1) split=["train[:55900]", "test"]
2) split=["train[:55900]", "validation"]
@rohit11544 I don't think this works for SUN397 in your example you are loading mnist and not SUN397. And my Error has nothing to do with Splitting did you even read my first post?
@FPGSchiba Firstly I am sorry to run your code on mnist dataset rather than SUN397. I completely agree with your point but the split argument doesn't depend on the dataset right? so I suggested you to replace the "validation" with "test" and try, if it works then its fine else then we can try to find another solution.
@rohit11544 sorry for my harsh words, but i am sure that the Splitting is individual for every Dataset, but I tried it either way and it didn't work. The log output was the same as in the first post.
That's the code I used to run:
(train_ds, val_ds), info = tfds.load("sun397", split=["train", "test"], as_supervised=True, with_info=True)
Thanks for your help
@FPGSchiba Hey that's completely fine. I don't know that Splitting is individual for every Dataset so I suggested that way. Ok we will find another way.
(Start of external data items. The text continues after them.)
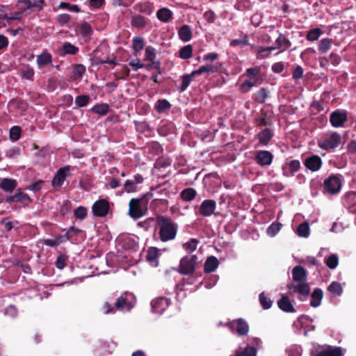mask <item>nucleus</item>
Instances as JSON below:
<instances>
[{"instance_id": "f257e3e1", "label": "nucleus", "mask_w": 356, "mask_h": 356, "mask_svg": "<svg viewBox=\"0 0 356 356\" xmlns=\"http://www.w3.org/2000/svg\"><path fill=\"white\" fill-rule=\"evenodd\" d=\"M292 278L298 284H290L287 285V288L291 291V293H298L300 296L307 297L310 293V286L306 282L307 280V271L302 266H296L292 269Z\"/></svg>"}, {"instance_id": "f03ea898", "label": "nucleus", "mask_w": 356, "mask_h": 356, "mask_svg": "<svg viewBox=\"0 0 356 356\" xmlns=\"http://www.w3.org/2000/svg\"><path fill=\"white\" fill-rule=\"evenodd\" d=\"M159 227V236L162 242H167L175 238L178 229V225L170 218L162 215L155 218Z\"/></svg>"}, {"instance_id": "7ed1b4c3", "label": "nucleus", "mask_w": 356, "mask_h": 356, "mask_svg": "<svg viewBox=\"0 0 356 356\" xmlns=\"http://www.w3.org/2000/svg\"><path fill=\"white\" fill-rule=\"evenodd\" d=\"M153 197L152 193H147L142 198H132L129 204V214L131 217L137 219L144 215L143 206H146L150 197Z\"/></svg>"}, {"instance_id": "20e7f679", "label": "nucleus", "mask_w": 356, "mask_h": 356, "mask_svg": "<svg viewBox=\"0 0 356 356\" xmlns=\"http://www.w3.org/2000/svg\"><path fill=\"white\" fill-rule=\"evenodd\" d=\"M197 257L196 255H186L180 260L179 265L173 269L184 275H192L196 269Z\"/></svg>"}, {"instance_id": "39448f33", "label": "nucleus", "mask_w": 356, "mask_h": 356, "mask_svg": "<svg viewBox=\"0 0 356 356\" xmlns=\"http://www.w3.org/2000/svg\"><path fill=\"white\" fill-rule=\"evenodd\" d=\"M341 137L337 132L332 133L329 137L318 142V146L325 151L330 152L339 147Z\"/></svg>"}, {"instance_id": "423d86ee", "label": "nucleus", "mask_w": 356, "mask_h": 356, "mask_svg": "<svg viewBox=\"0 0 356 356\" xmlns=\"http://www.w3.org/2000/svg\"><path fill=\"white\" fill-rule=\"evenodd\" d=\"M134 295L131 293L124 292L121 294L115 302V308L118 311L130 312L134 307L132 300Z\"/></svg>"}, {"instance_id": "0eeeda50", "label": "nucleus", "mask_w": 356, "mask_h": 356, "mask_svg": "<svg viewBox=\"0 0 356 356\" xmlns=\"http://www.w3.org/2000/svg\"><path fill=\"white\" fill-rule=\"evenodd\" d=\"M341 187V181L337 175H332L324 180V190L329 194H336L339 193Z\"/></svg>"}, {"instance_id": "6e6552de", "label": "nucleus", "mask_w": 356, "mask_h": 356, "mask_svg": "<svg viewBox=\"0 0 356 356\" xmlns=\"http://www.w3.org/2000/svg\"><path fill=\"white\" fill-rule=\"evenodd\" d=\"M348 120L347 113L345 111L337 109L331 113L330 122L333 127H343Z\"/></svg>"}, {"instance_id": "1a4fd4ad", "label": "nucleus", "mask_w": 356, "mask_h": 356, "mask_svg": "<svg viewBox=\"0 0 356 356\" xmlns=\"http://www.w3.org/2000/svg\"><path fill=\"white\" fill-rule=\"evenodd\" d=\"M109 209L108 202L104 199H100L96 201L92 207L94 216L97 217L106 216L108 213Z\"/></svg>"}, {"instance_id": "9d476101", "label": "nucleus", "mask_w": 356, "mask_h": 356, "mask_svg": "<svg viewBox=\"0 0 356 356\" xmlns=\"http://www.w3.org/2000/svg\"><path fill=\"white\" fill-rule=\"evenodd\" d=\"M227 326L233 331L235 329L238 335H246L249 332V325L248 323L243 318H238L229 322L227 324Z\"/></svg>"}, {"instance_id": "9b49d317", "label": "nucleus", "mask_w": 356, "mask_h": 356, "mask_svg": "<svg viewBox=\"0 0 356 356\" xmlns=\"http://www.w3.org/2000/svg\"><path fill=\"white\" fill-rule=\"evenodd\" d=\"M273 157L269 151L259 150L255 153L254 160L260 166H268L272 163Z\"/></svg>"}, {"instance_id": "f8f14e48", "label": "nucleus", "mask_w": 356, "mask_h": 356, "mask_svg": "<svg viewBox=\"0 0 356 356\" xmlns=\"http://www.w3.org/2000/svg\"><path fill=\"white\" fill-rule=\"evenodd\" d=\"M216 202L213 200H204L199 207V213L204 216H211L215 212Z\"/></svg>"}, {"instance_id": "ddd939ff", "label": "nucleus", "mask_w": 356, "mask_h": 356, "mask_svg": "<svg viewBox=\"0 0 356 356\" xmlns=\"http://www.w3.org/2000/svg\"><path fill=\"white\" fill-rule=\"evenodd\" d=\"M170 300L165 297H159L152 301V310L156 314H162L170 305Z\"/></svg>"}, {"instance_id": "4468645a", "label": "nucleus", "mask_w": 356, "mask_h": 356, "mask_svg": "<svg viewBox=\"0 0 356 356\" xmlns=\"http://www.w3.org/2000/svg\"><path fill=\"white\" fill-rule=\"evenodd\" d=\"M303 163L308 170L316 172L321 168L323 161L319 156L314 154L306 158Z\"/></svg>"}, {"instance_id": "2eb2a0df", "label": "nucleus", "mask_w": 356, "mask_h": 356, "mask_svg": "<svg viewBox=\"0 0 356 356\" xmlns=\"http://www.w3.org/2000/svg\"><path fill=\"white\" fill-rule=\"evenodd\" d=\"M70 170V165H65L63 168H59L53 178L52 185L54 187H60L63 185L64 181L65 180Z\"/></svg>"}, {"instance_id": "dca6fc26", "label": "nucleus", "mask_w": 356, "mask_h": 356, "mask_svg": "<svg viewBox=\"0 0 356 356\" xmlns=\"http://www.w3.org/2000/svg\"><path fill=\"white\" fill-rule=\"evenodd\" d=\"M31 201L32 200L29 195L22 192L20 188H19L13 195L8 196L6 199V202L8 204H11L13 202L27 204Z\"/></svg>"}, {"instance_id": "f3484780", "label": "nucleus", "mask_w": 356, "mask_h": 356, "mask_svg": "<svg viewBox=\"0 0 356 356\" xmlns=\"http://www.w3.org/2000/svg\"><path fill=\"white\" fill-rule=\"evenodd\" d=\"M278 307L283 312L286 313H294V308L290 298L285 294H282L280 299L277 301Z\"/></svg>"}, {"instance_id": "a211bd4d", "label": "nucleus", "mask_w": 356, "mask_h": 356, "mask_svg": "<svg viewBox=\"0 0 356 356\" xmlns=\"http://www.w3.org/2000/svg\"><path fill=\"white\" fill-rule=\"evenodd\" d=\"M313 356H343V352L341 347L326 346L316 352Z\"/></svg>"}, {"instance_id": "6ab92c4d", "label": "nucleus", "mask_w": 356, "mask_h": 356, "mask_svg": "<svg viewBox=\"0 0 356 356\" xmlns=\"http://www.w3.org/2000/svg\"><path fill=\"white\" fill-rule=\"evenodd\" d=\"M291 46V41L282 33H279L278 38L276 39L275 46H272L274 50L280 49V52H282Z\"/></svg>"}, {"instance_id": "aec40b11", "label": "nucleus", "mask_w": 356, "mask_h": 356, "mask_svg": "<svg viewBox=\"0 0 356 356\" xmlns=\"http://www.w3.org/2000/svg\"><path fill=\"white\" fill-rule=\"evenodd\" d=\"M220 67L214 65L207 64L200 67L197 70L193 71V75H201L202 74H210L214 72H220Z\"/></svg>"}, {"instance_id": "412c9836", "label": "nucleus", "mask_w": 356, "mask_h": 356, "mask_svg": "<svg viewBox=\"0 0 356 356\" xmlns=\"http://www.w3.org/2000/svg\"><path fill=\"white\" fill-rule=\"evenodd\" d=\"M16 179L10 178H3L0 181V188L6 193H12L17 187Z\"/></svg>"}, {"instance_id": "4be33fe9", "label": "nucleus", "mask_w": 356, "mask_h": 356, "mask_svg": "<svg viewBox=\"0 0 356 356\" xmlns=\"http://www.w3.org/2000/svg\"><path fill=\"white\" fill-rule=\"evenodd\" d=\"M219 266L218 259L214 256L209 257L204 265V271L205 273L214 272Z\"/></svg>"}, {"instance_id": "5701e85b", "label": "nucleus", "mask_w": 356, "mask_h": 356, "mask_svg": "<svg viewBox=\"0 0 356 356\" xmlns=\"http://www.w3.org/2000/svg\"><path fill=\"white\" fill-rule=\"evenodd\" d=\"M159 250L155 247H150L148 248L146 255L147 261L151 266L156 267L159 264Z\"/></svg>"}, {"instance_id": "b1692460", "label": "nucleus", "mask_w": 356, "mask_h": 356, "mask_svg": "<svg viewBox=\"0 0 356 356\" xmlns=\"http://www.w3.org/2000/svg\"><path fill=\"white\" fill-rule=\"evenodd\" d=\"M79 47L72 44L69 42H65L63 46L59 49V54L60 56L65 55H76L79 52Z\"/></svg>"}, {"instance_id": "393cba45", "label": "nucleus", "mask_w": 356, "mask_h": 356, "mask_svg": "<svg viewBox=\"0 0 356 356\" xmlns=\"http://www.w3.org/2000/svg\"><path fill=\"white\" fill-rule=\"evenodd\" d=\"M148 19L141 15H135L131 18V25L138 29H143L147 24Z\"/></svg>"}, {"instance_id": "a878e982", "label": "nucleus", "mask_w": 356, "mask_h": 356, "mask_svg": "<svg viewBox=\"0 0 356 356\" xmlns=\"http://www.w3.org/2000/svg\"><path fill=\"white\" fill-rule=\"evenodd\" d=\"M134 9L138 13L150 15L153 12V6L148 1L140 2L134 5Z\"/></svg>"}, {"instance_id": "bb28decb", "label": "nucleus", "mask_w": 356, "mask_h": 356, "mask_svg": "<svg viewBox=\"0 0 356 356\" xmlns=\"http://www.w3.org/2000/svg\"><path fill=\"white\" fill-rule=\"evenodd\" d=\"M273 137V132L269 128H266L258 133L257 138L259 140V143L263 145H266L268 144L269 141Z\"/></svg>"}, {"instance_id": "cd10ccee", "label": "nucleus", "mask_w": 356, "mask_h": 356, "mask_svg": "<svg viewBox=\"0 0 356 356\" xmlns=\"http://www.w3.org/2000/svg\"><path fill=\"white\" fill-rule=\"evenodd\" d=\"M99 52V50L98 49H96L93 51L92 54L94 56V58H92V65H97L99 64L108 63L113 64V65H117L118 64L116 59H109L108 58H100V56L98 55Z\"/></svg>"}, {"instance_id": "c85d7f7f", "label": "nucleus", "mask_w": 356, "mask_h": 356, "mask_svg": "<svg viewBox=\"0 0 356 356\" xmlns=\"http://www.w3.org/2000/svg\"><path fill=\"white\" fill-rule=\"evenodd\" d=\"M323 297V293L322 289L320 288H316L311 295L310 305L312 307H317L320 306Z\"/></svg>"}, {"instance_id": "c756f323", "label": "nucleus", "mask_w": 356, "mask_h": 356, "mask_svg": "<svg viewBox=\"0 0 356 356\" xmlns=\"http://www.w3.org/2000/svg\"><path fill=\"white\" fill-rule=\"evenodd\" d=\"M179 39L183 42H188L192 38L191 29L188 25H183L178 30Z\"/></svg>"}, {"instance_id": "7c9ffc66", "label": "nucleus", "mask_w": 356, "mask_h": 356, "mask_svg": "<svg viewBox=\"0 0 356 356\" xmlns=\"http://www.w3.org/2000/svg\"><path fill=\"white\" fill-rule=\"evenodd\" d=\"M52 63V56L50 53L44 50L37 56V64L40 67L48 65Z\"/></svg>"}, {"instance_id": "2f4dec72", "label": "nucleus", "mask_w": 356, "mask_h": 356, "mask_svg": "<svg viewBox=\"0 0 356 356\" xmlns=\"http://www.w3.org/2000/svg\"><path fill=\"white\" fill-rule=\"evenodd\" d=\"M172 12L167 8H161L156 13L157 18L164 23L170 22L172 19Z\"/></svg>"}, {"instance_id": "473e14b6", "label": "nucleus", "mask_w": 356, "mask_h": 356, "mask_svg": "<svg viewBox=\"0 0 356 356\" xmlns=\"http://www.w3.org/2000/svg\"><path fill=\"white\" fill-rule=\"evenodd\" d=\"M196 196L197 192L193 188H186L184 189L180 193L181 200L185 202H191L193 200Z\"/></svg>"}, {"instance_id": "72a5a7b5", "label": "nucleus", "mask_w": 356, "mask_h": 356, "mask_svg": "<svg viewBox=\"0 0 356 356\" xmlns=\"http://www.w3.org/2000/svg\"><path fill=\"white\" fill-rule=\"evenodd\" d=\"M171 106V104L167 99H160L156 101L154 108L159 113H162L169 110Z\"/></svg>"}, {"instance_id": "f704fd0d", "label": "nucleus", "mask_w": 356, "mask_h": 356, "mask_svg": "<svg viewBox=\"0 0 356 356\" xmlns=\"http://www.w3.org/2000/svg\"><path fill=\"white\" fill-rule=\"evenodd\" d=\"M109 105L106 103L97 104L91 108L92 113L100 115H106L109 111Z\"/></svg>"}, {"instance_id": "c9c22d12", "label": "nucleus", "mask_w": 356, "mask_h": 356, "mask_svg": "<svg viewBox=\"0 0 356 356\" xmlns=\"http://www.w3.org/2000/svg\"><path fill=\"white\" fill-rule=\"evenodd\" d=\"M195 76V75H193V72L191 74H186L181 76V83L179 89L180 92H183L186 90Z\"/></svg>"}, {"instance_id": "e433bc0d", "label": "nucleus", "mask_w": 356, "mask_h": 356, "mask_svg": "<svg viewBox=\"0 0 356 356\" xmlns=\"http://www.w3.org/2000/svg\"><path fill=\"white\" fill-rule=\"evenodd\" d=\"M322 33L323 31L320 28L312 29L307 32L306 39L311 42L316 41Z\"/></svg>"}, {"instance_id": "4c0bfd02", "label": "nucleus", "mask_w": 356, "mask_h": 356, "mask_svg": "<svg viewBox=\"0 0 356 356\" xmlns=\"http://www.w3.org/2000/svg\"><path fill=\"white\" fill-rule=\"evenodd\" d=\"M193 47L191 44L186 45L179 51V56L182 59H188L192 57Z\"/></svg>"}, {"instance_id": "58836bf2", "label": "nucleus", "mask_w": 356, "mask_h": 356, "mask_svg": "<svg viewBox=\"0 0 356 356\" xmlns=\"http://www.w3.org/2000/svg\"><path fill=\"white\" fill-rule=\"evenodd\" d=\"M327 290L336 296H340L343 292V288L338 282H332L327 287Z\"/></svg>"}, {"instance_id": "ea45409f", "label": "nucleus", "mask_w": 356, "mask_h": 356, "mask_svg": "<svg viewBox=\"0 0 356 356\" xmlns=\"http://www.w3.org/2000/svg\"><path fill=\"white\" fill-rule=\"evenodd\" d=\"M259 302L264 309H268L271 307L273 302L272 300L266 296L264 292H261L259 294Z\"/></svg>"}, {"instance_id": "a19ab883", "label": "nucleus", "mask_w": 356, "mask_h": 356, "mask_svg": "<svg viewBox=\"0 0 356 356\" xmlns=\"http://www.w3.org/2000/svg\"><path fill=\"white\" fill-rule=\"evenodd\" d=\"M332 42V39L327 38L321 40L318 44V51L321 54L326 53L330 49Z\"/></svg>"}, {"instance_id": "79ce46f5", "label": "nucleus", "mask_w": 356, "mask_h": 356, "mask_svg": "<svg viewBox=\"0 0 356 356\" xmlns=\"http://www.w3.org/2000/svg\"><path fill=\"white\" fill-rule=\"evenodd\" d=\"M268 97V92L267 89L265 88H261L256 94L255 101L259 104H264Z\"/></svg>"}, {"instance_id": "37998d69", "label": "nucleus", "mask_w": 356, "mask_h": 356, "mask_svg": "<svg viewBox=\"0 0 356 356\" xmlns=\"http://www.w3.org/2000/svg\"><path fill=\"white\" fill-rule=\"evenodd\" d=\"M326 266L330 269H334L339 264V259L337 254H332L325 260Z\"/></svg>"}, {"instance_id": "c03bdc74", "label": "nucleus", "mask_w": 356, "mask_h": 356, "mask_svg": "<svg viewBox=\"0 0 356 356\" xmlns=\"http://www.w3.org/2000/svg\"><path fill=\"white\" fill-rule=\"evenodd\" d=\"M145 46L144 39L140 37L134 38L132 40V48L136 52L141 51Z\"/></svg>"}, {"instance_id": "a18cd8bd", "label": "nucleus", "mask_w": 356, "mask_h": 356, "mask_svg": "<svg viewBox=\"0 0 356 356\" xmlns=\"http://www.w3.org/2000/svg\"><path fill=\"white\" fill-rule=\"evenodd\" d=\"M297 233L301 237H307L309 234V226L306 222L299 225L297 228Z\"/></svg>"}, {"instance_id": "49530a36", "label": "nucleus", "mask_w": 356, "mask_h": 356, "mask_svg": "<svg viewBox=\"0 0 356 356\" xmlns=\"http://www.w3.org/2000/svg\"><path fill=\"white\" fill-rule=\"evenodd\" d=\"M257 350L254 346H247L243 351L236 352L235 356H257Z\"/></svg>"}, {"instance_id": "de8ad7c7", "label": "nucleus", "mask_w": 356, "mask_h": 356, "mask_svg": "<svg viewBox=\"0 0 356 356\" xmlns=\"http://www.w3.org/2000/svg\"><path fill=\"white\" fill-rule=\"evenodd\" d=\"M90 97L86 95H79L75 98L74 102L76 107H83L88 105L90 102Z\"/></svg>"}, {"instance_id": "09e8293b", "label": "nucleus", "mask_w": 356, "mask_h": 356, "mask_svg": "<svg viewBox=\"0 0 356 356\" xmlns=\"http://www.w3.org/2000/svg\"><path fill=\"white\" fill-rule=\"evenodd\" d=\"M80 32L83 37H90L92 33V28L88 22H83L80 25Z\"/></svg>"}, {"instance_id": "8fccbe9b", "label": "nucleus", "mask_w": 356, "mask_h": 356, "mask_svg": "<svg viewBox=\"0 0 356 356\" xmlns=\"http://www.w3.org/2000/svg\"><path fill=\"white\" fill-rule=\"evenodd\" d=\"M74 214L76 219L83 220L87 216V209L85 207L79 206L74 210Z\"/></svg>"}, {"instance_id": "3c124183", "label": "nucleus", "mask_w": 356, "mask_h": 356, "mask_svg": "<svg viewBox=\"0 0 356 356\" xmlns=\"http://www.w3.org/2000/svg\"><path fill=\"white\" fill-rule=\"evenodd\" d=\"M274 50V48L272 47H260L257 54V58L259 59H264L267 57H268L269 54L272 51Z\"/></svg>"}, {"instance_id": "603ef678", "label": "nucleus", "mask_w": 356, "mask_h": 356, "mask_svg": "<svg viewBox=\"0 0 356 356\" xmlns=\"http://www.w3.org/2000/svg\"><path fill=\"white\" fill-rule=\"evenodd\" d=\"M282 225L280 222H273L267 229V234L270 236H275L280 230Z\"/></svg>"}, {"instance_id": "864d4df0", "label": "nucleus", "mask_w": 356, "mask_h": 356, "mask_svg": "<svg viewBox=\"0 0 356 356\" xmlns=\"http://www.w3.org/2000/svg\"><path fill=\"white\" fill-rule=\"evenodd\" d=\"M22 129L19 126H13L10 129V138L13 141H17L20 138Z\"/></svg>"}, {"instance_id": "5fc2aeb1", "label": "nucleus", "mask_w": 356, "mask_h": 356, "mask_svg": "<svg viewBox=\"0 0 356 356\" xmlns=\"http://www.w3.org/2000/svg\"><path fill=\"white\" fill-rule=\"evenodd\" d=\"M270 117H271V115L270 114H268V113L267 111H262L261 113V117L259 119L258 126L259 127H265L267 125H271L272 123L269 122L268 121V119H269Z\"/></svg>"}, {"instance_id": "6e6d98bb", "label": "nucleus", "mask_w": 356, "mask_h": 356, "mask_svg": "<svg viewBox=\"0 0 356 356\" xmlns=\"http://www.w3.org/2000/svg\"><path fill=\"white\" fill-rule=\"evenodd\" d=\"M248 44H249V42H248V37L247 35H244L241 40L234 39L230 42L231 47L239 46L241 47H243Z\"/></svg>"}, {"instance_id": "4d7b16f0", "label": "nucleus", "mask_w": 356, "mask_h": 356, "mask_svg": "<svg viewBox=\"0 0 356 356\" xmlns=\"http://www.w3.org/2000/svg\"><path fill=\"white\" fill-rule=\"evenodd\" d=\"M22 77L26 79H28V80H33V76H34V70L33 69L30 67L29 65H27L26 67H24L22 71Z\"/></svg>"}, {"instance_id": "13d9d810", "label": "nucleus", "mask_w": 356, "mask_h": 356, "mask_svg": "<svg viewBox=\"0 0 356 356\" xmlns=\"http://www.w3.org/2000/svg\"><path fill=\"white\" fill-rule=\"evenodd\" d=\"M137 188L132 179H127L123 185V190L128 193L136 192Z\"/></svg>"}, {"instance_id": "bf43d9fd", "label": "nucleus", "mask_w": 356, "mask_h": 356, "mask_svg": "<svg viewBox=\"0 0 356 356\" xmlns=\"http://www.w3.org/2000/svg\"><path fill=\"white\" fill-rule=\"evenodd\" d=\"M68 259V257L65 254H60L56 259L55 262V265L57 268L62 270L66 266V261Z\"/></svg>"}, {"instance_id": "052dcab7", "label": "nucleus", "mask_w": 356, "mask_h": 356, "mask_svg": "<svg viewBox=\"0 0 356 356\" xmlns=\"http://www.w3.org/2000/svg\"><path fill=\"white\" fill-rule=\"evenodd\" d=\"M80 232V229L75 227H70L67 231L65 235L63 236V239L65 238V240H70L73 237L76 236Z\"/></svg>"}, {"instance_id": "680f3d73", "label": "nucleus", "mask_w": 356, "mask_h": 356, "mask_svg": "<svg viewBox=\"0 0 356 356\" xmlns=\"http://www.w3.org/2000/svg\"><path fill=\"white\" fill-rule=\"evenodd\" d=\"M58 8L60 9H67L74 13L81 12V9L77 5H72L67 2H60L58 5Z\"/></svg>"}, {"instance_id": "e2e57ef3", "label": "nucleus", "mask_w": 356, "mask_h": 356, "mask_svg": "<svg viewBox=\"0 0 356 356\" xmlns=\"http://www.w3.org/2000/svg\"><path fill=\"white\" fill-rule=\"evenodd\" d=\"M198 241L195 238H191L189 241L185 243L184 244V248L186 251L191 253L193 252L197 248Z\"/></svg>"}, {"instance_id": "0e129e2a", "label": "nucleus", "mask_w": 356, "mask_h": 356, "mask_svg": "<svg viewBox=\"0 0 356 356\" xmlns=\"http://www.w3.org/2000/svg\"><path fill=\"white\" fill-rule=\"evenodd\" d=\"M86 72V67L82 64H76L73 67V74L75 78L81 77Z\"/></svg>"}, {"instance_id": "69168bd1", "label": "nucleus", "mask_w": 356, "mask_h": 356, "mask_svg": "<svg viewBox=\"0 0 356 356\" xmlns=\"http://www.w3.org/2000/svg\"><path fill=\"white\" fill-rule=\"evenodd\" d=\"M155 49L152 46H148L145 49V60L153 61L156 58Z\"/></svg>"}, {"instance_id": "338daca9", "label": "nucleus", "mask_w": 356, "mask_h": 356, "mask_svg": "<svg viewBox=\"0 0 356 356\" xmlns=\"http://www.w3.org/2000/svg\"><path fill=\"white\" fill-rule=\"evenodd\" d=\"M304 70L300 65H296L292 72V77L294 80L298 81L303 77Z\"/></svg>"}, {"instance_id": "774afa93", "label": "nucleus", "mask_w": 356, "mask_h": 356, "mask_svg": "<svg viewBox=\"0 0 356 356\" xmlns=\"http://www.w3.org/2000/svg\"><path fill=\"white\" fill-rule=\"evenodd\" d=\"M300 168V163L298 160H292L289 163V169L292 175Z\"/></svg>"}]
</instances>
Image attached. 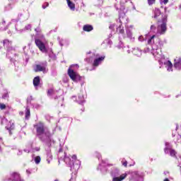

@rohit11544 @FPGSchiba Is there any update on this or have you found a solution? I am getting the same error on ubuntu with tfds 4.2.0 and tensorflow 2.4.1 .
This is the code I use to load the dataset:
dataset_builder = tfds.builder("sun397/tfds:4.*.*", data_dir=data_dir)
dataset_builder.download_and_prepare()
I will try this one thanks @simonre.
Sorry for closing so fast. I got the same error, if it works on ubuntu, perhaps it is system dependent?
It does not work for me on ubuntu. I get the same error as you.
I have the same problem on ubuntu 18.04:
CRITICAL:absl:Image /t/track/outdoor/sun_aophkoiosslinihb.jpg could not be decoded by Tensorflow
Traceback (most recent call last):
File "run_meta_learn.py", line 407, in
I am getting this error:
File "/opt/conda/lib/python3.7/site-packages/tensorflow/python/framework/ops.py", line 2045, in init self._traceback = tf_stack.extract_stack_for_node(self._c_op) . Image /t/track/outdoor/sun_aophkoiosslinihb.jpg could not be decoded by Tensorflow.
Any idea if it will be fixed?
I didn't try for a while... lets wait if something will be made. I think I will try in the future again.
if you modify the sun.py file from tensorflow in your environment to skip that file you can download the dataset (does remove 1 image out of 72,000) but probably shouldn't be a big deal in most situations
Thanks for the idea. But could that not be fixed with a PR?
just add this file in ignore images list in sun.py
_SUN397_IGNORE_IMAGES = [ "SUN397/c/church/outdoor/sun_bhenjvsvrtumjuri.jpg", "SUN397/t/track/outdoor/sun_aophkoiosslinihb.jpg" ]
Merged PR https://github.com/tensorflow/datasets/pull/4955, this issue should be resolved now.